[START OF EXCERPT]

An interesting building in this section is a temple with traces of mural paintings. The plaza also has platforms that once had residences built with perishable materials.

Next, you can walk up to the site’s most important structure, the Castle, measuring around 17 meters tall with a beautiful crowning temple. Make time to check out the features of this impressive building from different sides. Two offerings with a large number of ornamental items, including those with jade and shells, were found on an altar here.

Archaeologists have also identified two building phases within this structure, as well as elements representing the architectural style of Petén, a region in Guatemala. It will remind you of the structures in Tikal (Guatemala), if you have visited them.

The circular tower-like structure on top is a unique architectural element. The flat stones on its exterior are believed to represent the protruding thorns of a ceiba tree.

Another notable building is the Pink Palace (or Temple 8). It is part of a complex of buildings, including temples, altars, and an oratory, separated by a low wall.

Archaeologists have identified two building phases here. It has remains of stucco and traces of paint. The Pink Palace is considered the center of the site’s community life.

After seeing the buildings, take the path through some beautiful jungle to a wooden watchtower. Along the way, there are signs highlighting interesting spots. The watchtower offers magnificent views across the greenery and lagoons. On a sunny day, you can see the beautiful blue shades of the water.

The climb is steep, so take good care. It may not suit all visitors.

If you’re up for some light adventure, you can take a boat from the nearby lagoon to enjoy the river float, in which you float along an ancient canal for around 30–45 minutes. The boat will take you to a spot near another ancient structure by the canals called Xlapak. You can check this out before getting into the clear and refreshing water.

The canals flow through mangroves and breathtaking scenery. The best part is that the current gently pushes you along, so you can relax amid the tranquil surroundings. Your boat captain will show you how to wear a life jacket in a unique way to get a somewhat seated position in the water.

We did the river float first and visited the ruins after since fewer visitors wait for boats early in the morning. You can also book a tour in advance.

If you have extra time after your trip to Muyil, visit the Tulum ruins, less than 45 minutes away.

[END OF EXCERPT]
[START OF SUPPLIED DATA]

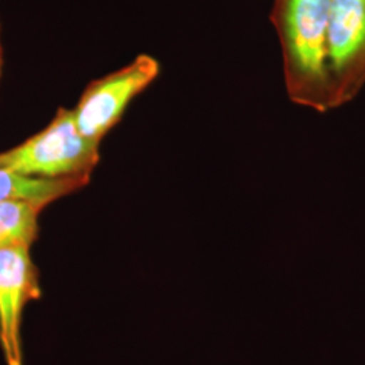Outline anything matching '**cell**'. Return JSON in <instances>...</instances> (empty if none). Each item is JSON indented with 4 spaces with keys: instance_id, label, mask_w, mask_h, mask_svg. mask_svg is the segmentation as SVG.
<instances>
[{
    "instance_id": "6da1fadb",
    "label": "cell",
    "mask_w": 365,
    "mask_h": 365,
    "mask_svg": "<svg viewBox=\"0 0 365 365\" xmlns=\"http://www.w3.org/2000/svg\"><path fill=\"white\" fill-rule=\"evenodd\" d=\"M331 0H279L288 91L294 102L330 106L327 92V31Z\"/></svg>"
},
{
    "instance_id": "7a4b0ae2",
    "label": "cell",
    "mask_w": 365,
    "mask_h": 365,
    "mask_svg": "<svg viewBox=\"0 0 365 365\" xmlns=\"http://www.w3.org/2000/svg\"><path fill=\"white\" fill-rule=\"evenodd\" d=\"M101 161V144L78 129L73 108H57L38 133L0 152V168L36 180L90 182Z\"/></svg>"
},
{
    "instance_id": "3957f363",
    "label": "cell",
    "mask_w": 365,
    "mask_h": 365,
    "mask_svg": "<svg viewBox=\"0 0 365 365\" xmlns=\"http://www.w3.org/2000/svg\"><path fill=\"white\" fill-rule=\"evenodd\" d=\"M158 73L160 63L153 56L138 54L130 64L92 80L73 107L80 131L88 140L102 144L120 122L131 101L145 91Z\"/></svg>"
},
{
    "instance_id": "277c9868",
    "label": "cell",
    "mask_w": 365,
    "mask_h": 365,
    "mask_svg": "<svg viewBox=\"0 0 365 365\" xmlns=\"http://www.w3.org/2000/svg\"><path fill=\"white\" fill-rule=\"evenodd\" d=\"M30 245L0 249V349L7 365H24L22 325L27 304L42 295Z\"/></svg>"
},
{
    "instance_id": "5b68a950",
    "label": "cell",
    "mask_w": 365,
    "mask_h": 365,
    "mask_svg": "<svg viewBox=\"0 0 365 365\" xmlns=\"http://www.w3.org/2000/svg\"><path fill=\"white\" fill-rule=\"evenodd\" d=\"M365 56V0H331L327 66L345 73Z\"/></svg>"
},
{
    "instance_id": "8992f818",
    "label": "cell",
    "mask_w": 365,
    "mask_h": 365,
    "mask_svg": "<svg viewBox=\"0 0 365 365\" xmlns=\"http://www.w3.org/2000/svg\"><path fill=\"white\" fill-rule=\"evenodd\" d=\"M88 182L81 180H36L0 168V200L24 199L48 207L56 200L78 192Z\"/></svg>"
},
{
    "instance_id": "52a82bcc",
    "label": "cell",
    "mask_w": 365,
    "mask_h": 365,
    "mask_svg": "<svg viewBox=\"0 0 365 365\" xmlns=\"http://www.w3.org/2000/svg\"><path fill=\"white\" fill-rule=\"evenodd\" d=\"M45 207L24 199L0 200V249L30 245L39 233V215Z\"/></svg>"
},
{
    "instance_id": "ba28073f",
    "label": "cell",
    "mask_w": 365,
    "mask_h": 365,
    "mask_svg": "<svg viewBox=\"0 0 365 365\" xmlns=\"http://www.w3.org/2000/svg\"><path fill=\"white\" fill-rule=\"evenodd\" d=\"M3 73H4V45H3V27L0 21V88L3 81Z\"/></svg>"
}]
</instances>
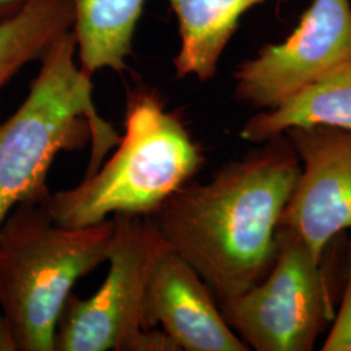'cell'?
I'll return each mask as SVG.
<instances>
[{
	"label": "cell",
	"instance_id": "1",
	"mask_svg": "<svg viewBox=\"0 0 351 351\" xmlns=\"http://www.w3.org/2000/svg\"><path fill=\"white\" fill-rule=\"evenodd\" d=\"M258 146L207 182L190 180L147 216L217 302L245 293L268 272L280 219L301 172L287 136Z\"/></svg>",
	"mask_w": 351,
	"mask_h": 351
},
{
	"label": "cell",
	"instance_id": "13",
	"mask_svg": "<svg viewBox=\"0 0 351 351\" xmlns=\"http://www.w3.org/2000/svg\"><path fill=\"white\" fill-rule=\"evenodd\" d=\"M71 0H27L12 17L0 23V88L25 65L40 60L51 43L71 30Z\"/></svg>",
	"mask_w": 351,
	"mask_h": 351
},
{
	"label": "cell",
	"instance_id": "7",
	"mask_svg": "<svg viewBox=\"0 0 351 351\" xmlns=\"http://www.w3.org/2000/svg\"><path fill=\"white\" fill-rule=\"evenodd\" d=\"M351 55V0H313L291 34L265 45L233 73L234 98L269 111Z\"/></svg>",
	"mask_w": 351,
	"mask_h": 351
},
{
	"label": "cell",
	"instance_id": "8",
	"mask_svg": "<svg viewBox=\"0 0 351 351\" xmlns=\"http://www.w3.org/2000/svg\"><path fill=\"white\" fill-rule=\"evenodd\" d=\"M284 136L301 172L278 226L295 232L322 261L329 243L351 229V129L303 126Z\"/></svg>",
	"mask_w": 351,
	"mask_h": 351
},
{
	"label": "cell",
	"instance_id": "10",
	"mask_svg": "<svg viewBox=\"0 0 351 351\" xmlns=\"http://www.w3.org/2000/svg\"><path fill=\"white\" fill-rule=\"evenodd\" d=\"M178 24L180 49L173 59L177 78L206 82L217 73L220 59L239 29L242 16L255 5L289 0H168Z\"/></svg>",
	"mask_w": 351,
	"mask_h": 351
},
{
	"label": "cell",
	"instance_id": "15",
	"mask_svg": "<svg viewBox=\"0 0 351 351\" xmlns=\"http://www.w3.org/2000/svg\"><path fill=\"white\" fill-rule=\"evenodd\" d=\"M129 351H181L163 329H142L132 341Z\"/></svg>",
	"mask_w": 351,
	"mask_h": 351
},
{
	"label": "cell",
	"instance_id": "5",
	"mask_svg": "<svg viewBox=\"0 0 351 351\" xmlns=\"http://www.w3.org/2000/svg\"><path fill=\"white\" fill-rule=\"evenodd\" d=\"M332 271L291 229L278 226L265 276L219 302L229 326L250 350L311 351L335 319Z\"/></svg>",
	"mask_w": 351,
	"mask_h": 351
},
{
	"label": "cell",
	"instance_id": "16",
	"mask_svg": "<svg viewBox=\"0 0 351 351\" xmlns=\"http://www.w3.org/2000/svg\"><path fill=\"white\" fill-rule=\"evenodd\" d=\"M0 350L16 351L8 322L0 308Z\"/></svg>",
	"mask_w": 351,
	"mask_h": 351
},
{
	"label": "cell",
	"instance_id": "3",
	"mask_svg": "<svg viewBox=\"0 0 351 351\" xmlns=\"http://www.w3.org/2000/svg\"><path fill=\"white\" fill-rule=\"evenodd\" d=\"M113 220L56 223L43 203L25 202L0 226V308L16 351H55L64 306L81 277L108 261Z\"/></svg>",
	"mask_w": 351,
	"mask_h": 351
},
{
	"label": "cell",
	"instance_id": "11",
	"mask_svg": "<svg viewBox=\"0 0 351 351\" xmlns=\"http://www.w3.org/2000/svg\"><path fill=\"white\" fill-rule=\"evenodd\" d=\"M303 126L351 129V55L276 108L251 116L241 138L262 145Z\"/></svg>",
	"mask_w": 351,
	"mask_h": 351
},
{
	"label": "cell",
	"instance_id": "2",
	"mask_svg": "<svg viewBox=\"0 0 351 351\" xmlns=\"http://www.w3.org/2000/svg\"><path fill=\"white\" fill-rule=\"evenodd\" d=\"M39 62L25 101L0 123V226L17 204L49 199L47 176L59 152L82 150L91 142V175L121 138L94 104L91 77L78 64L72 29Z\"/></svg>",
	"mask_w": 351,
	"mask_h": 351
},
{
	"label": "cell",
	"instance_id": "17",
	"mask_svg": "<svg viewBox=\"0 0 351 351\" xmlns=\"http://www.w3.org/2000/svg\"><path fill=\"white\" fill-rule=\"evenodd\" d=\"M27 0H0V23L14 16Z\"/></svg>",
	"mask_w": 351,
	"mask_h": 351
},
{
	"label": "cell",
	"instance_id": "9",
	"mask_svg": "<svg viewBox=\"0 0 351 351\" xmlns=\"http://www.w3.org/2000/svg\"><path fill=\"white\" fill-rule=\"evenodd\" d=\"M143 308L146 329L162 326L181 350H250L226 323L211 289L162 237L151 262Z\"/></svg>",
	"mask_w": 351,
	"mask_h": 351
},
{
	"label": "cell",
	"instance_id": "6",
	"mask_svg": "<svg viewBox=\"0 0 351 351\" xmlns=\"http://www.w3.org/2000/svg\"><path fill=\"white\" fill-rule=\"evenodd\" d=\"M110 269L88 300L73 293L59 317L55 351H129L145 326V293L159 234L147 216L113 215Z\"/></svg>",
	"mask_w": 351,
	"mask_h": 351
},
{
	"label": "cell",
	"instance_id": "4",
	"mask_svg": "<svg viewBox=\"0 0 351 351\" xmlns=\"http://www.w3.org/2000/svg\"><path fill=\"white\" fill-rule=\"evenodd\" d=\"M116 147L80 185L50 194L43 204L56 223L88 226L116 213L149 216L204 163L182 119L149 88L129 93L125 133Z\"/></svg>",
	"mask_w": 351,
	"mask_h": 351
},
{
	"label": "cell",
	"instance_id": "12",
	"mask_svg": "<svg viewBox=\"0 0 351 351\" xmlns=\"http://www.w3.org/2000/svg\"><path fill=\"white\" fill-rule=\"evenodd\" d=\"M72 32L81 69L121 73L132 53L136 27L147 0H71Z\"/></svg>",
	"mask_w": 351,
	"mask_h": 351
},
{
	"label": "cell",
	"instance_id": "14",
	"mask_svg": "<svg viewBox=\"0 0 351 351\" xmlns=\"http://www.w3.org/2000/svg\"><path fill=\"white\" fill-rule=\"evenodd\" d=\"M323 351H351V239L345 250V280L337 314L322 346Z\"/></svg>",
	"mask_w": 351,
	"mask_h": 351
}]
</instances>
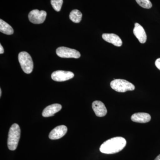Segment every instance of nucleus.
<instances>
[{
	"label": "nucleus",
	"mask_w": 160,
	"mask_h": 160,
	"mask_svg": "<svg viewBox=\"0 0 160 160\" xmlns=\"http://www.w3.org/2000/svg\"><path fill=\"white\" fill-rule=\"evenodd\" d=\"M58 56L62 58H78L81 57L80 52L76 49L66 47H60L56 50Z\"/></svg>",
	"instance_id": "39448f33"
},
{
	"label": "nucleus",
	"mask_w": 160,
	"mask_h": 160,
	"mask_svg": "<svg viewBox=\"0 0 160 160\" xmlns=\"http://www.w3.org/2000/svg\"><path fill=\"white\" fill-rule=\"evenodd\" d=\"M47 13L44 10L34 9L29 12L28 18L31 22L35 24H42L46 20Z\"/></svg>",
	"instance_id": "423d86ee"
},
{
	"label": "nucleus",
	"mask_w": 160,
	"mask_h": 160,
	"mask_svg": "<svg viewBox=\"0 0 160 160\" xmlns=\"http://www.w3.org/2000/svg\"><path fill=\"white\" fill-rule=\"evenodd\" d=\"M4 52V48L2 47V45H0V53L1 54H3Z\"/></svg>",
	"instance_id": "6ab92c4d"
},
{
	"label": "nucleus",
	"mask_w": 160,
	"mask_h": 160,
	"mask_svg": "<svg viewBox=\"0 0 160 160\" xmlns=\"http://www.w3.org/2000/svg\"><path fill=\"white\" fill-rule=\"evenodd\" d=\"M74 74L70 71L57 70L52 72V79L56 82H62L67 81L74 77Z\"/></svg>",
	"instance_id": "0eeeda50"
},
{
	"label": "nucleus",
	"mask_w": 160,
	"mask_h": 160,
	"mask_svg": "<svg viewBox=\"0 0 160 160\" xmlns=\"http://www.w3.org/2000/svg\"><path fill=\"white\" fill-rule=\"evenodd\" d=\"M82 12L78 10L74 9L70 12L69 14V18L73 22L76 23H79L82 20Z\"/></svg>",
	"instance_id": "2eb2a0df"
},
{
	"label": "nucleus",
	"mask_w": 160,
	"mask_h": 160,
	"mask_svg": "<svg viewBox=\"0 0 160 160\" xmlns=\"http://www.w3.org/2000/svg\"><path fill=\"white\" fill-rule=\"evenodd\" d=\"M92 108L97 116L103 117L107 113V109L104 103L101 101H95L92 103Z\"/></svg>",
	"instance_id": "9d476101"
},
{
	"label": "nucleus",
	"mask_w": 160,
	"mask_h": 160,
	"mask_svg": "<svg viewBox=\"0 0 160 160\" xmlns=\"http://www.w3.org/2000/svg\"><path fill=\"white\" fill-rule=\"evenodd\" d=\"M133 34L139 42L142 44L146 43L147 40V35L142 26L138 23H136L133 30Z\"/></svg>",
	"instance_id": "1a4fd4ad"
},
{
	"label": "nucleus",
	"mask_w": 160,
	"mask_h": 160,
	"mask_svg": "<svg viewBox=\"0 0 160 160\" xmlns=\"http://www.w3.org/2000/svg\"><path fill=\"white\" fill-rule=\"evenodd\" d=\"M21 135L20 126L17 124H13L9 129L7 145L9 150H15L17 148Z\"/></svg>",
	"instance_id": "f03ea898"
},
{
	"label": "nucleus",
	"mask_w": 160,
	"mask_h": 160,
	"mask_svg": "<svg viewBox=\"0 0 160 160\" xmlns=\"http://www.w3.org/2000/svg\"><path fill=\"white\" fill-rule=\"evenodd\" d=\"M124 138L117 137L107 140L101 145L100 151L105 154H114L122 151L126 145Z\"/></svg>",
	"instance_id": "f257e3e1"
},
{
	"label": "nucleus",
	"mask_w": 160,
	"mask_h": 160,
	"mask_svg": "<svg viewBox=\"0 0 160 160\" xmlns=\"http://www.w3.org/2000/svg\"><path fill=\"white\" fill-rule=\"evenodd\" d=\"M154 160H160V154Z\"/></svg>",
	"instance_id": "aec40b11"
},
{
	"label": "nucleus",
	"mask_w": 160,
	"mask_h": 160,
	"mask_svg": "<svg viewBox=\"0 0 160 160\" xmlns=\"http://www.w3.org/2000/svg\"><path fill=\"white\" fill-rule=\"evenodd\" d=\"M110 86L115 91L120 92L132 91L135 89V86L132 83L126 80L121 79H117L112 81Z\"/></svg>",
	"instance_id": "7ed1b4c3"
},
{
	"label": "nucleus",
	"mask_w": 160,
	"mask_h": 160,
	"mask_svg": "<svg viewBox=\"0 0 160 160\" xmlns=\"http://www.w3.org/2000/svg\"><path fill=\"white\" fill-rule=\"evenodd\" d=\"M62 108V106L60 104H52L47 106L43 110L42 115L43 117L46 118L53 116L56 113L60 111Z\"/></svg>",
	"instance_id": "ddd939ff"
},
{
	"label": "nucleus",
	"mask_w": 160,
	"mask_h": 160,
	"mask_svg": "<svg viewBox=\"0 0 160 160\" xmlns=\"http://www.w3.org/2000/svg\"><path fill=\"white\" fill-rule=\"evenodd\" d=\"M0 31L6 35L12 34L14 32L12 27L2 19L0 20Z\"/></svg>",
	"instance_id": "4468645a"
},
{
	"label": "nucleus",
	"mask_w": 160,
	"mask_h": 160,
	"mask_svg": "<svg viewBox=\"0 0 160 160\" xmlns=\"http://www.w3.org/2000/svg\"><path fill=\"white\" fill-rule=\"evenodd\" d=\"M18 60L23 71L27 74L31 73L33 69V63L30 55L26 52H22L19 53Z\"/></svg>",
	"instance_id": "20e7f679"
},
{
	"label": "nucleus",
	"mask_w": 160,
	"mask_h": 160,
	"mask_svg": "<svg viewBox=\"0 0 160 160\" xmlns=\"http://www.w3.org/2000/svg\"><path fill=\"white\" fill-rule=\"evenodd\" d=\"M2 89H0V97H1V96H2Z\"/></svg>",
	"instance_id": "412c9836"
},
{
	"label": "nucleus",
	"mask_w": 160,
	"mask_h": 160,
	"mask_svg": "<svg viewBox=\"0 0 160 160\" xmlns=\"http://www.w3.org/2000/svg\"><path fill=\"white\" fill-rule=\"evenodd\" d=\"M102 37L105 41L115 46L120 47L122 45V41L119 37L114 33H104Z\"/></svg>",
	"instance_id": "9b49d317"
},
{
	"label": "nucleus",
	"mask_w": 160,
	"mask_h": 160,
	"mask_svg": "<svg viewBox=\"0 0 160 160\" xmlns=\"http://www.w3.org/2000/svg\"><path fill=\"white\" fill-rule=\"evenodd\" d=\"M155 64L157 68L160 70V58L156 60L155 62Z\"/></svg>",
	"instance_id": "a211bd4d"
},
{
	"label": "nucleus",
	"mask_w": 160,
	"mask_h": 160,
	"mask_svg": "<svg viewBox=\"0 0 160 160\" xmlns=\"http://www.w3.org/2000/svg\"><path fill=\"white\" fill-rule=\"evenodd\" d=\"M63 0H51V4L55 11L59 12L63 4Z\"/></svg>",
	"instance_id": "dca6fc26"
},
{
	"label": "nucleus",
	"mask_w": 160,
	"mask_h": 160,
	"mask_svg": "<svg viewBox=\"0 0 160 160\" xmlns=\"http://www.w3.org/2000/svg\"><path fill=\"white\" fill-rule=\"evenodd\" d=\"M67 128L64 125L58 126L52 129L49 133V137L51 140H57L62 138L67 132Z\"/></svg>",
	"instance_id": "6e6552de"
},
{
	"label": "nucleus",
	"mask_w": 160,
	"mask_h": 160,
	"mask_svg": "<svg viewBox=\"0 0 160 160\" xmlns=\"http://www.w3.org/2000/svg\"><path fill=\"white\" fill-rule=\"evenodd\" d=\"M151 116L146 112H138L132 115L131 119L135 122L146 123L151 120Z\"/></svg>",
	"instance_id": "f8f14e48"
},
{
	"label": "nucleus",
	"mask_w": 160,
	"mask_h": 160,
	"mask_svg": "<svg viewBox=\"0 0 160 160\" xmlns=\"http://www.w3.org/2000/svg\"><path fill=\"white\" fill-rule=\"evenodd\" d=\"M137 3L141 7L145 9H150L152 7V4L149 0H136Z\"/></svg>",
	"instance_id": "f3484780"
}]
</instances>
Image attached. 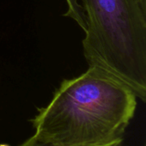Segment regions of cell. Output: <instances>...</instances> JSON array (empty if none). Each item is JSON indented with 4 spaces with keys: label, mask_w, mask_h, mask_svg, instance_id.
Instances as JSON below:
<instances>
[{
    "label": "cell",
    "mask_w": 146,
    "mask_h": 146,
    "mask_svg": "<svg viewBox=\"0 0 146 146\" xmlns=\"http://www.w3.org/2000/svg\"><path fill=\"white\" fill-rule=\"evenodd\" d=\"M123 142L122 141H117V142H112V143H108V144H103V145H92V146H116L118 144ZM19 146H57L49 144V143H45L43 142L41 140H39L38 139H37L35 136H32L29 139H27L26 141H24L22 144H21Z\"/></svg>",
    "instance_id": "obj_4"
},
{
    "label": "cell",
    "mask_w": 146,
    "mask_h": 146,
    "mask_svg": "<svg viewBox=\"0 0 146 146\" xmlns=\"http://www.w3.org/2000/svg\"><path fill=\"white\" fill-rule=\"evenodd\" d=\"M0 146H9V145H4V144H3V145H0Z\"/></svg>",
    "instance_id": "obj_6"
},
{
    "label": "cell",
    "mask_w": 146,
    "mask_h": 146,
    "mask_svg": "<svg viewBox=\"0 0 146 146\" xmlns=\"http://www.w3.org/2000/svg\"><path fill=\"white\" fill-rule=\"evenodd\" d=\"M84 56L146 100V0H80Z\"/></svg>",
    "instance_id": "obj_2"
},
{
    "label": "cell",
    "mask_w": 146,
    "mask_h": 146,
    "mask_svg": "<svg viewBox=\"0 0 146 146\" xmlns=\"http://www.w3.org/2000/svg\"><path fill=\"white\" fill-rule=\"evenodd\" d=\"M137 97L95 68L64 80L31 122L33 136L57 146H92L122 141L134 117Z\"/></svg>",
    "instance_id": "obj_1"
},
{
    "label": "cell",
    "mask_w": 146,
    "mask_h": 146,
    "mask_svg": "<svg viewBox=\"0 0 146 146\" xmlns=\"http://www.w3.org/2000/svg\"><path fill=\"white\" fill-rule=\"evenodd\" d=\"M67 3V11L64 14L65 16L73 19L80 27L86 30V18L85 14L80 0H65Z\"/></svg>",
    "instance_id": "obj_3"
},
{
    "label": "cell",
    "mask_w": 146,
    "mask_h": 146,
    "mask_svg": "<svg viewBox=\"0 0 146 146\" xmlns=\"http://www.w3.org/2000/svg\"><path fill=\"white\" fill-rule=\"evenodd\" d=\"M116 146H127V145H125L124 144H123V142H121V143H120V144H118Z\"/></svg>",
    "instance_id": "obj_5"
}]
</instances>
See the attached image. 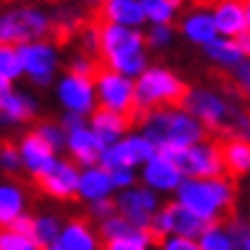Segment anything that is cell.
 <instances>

[END OF SUPPLIED DATA]

Please return, unchanged, the stretch of the Muyil guide above that begins at the words "Another notable building" and stops after the words "site’s community life.".

TASK RESPONSE:
Another notable building is the Pink Palace (or Temple 8). It is part of a complex of buildings, including temples, altars, and an oratory, separated by a low wall.

Archaeologists have identified two building phases here. It has remains of stucco and traces of paint. The Pink Palace is considered the center of the site’s community life.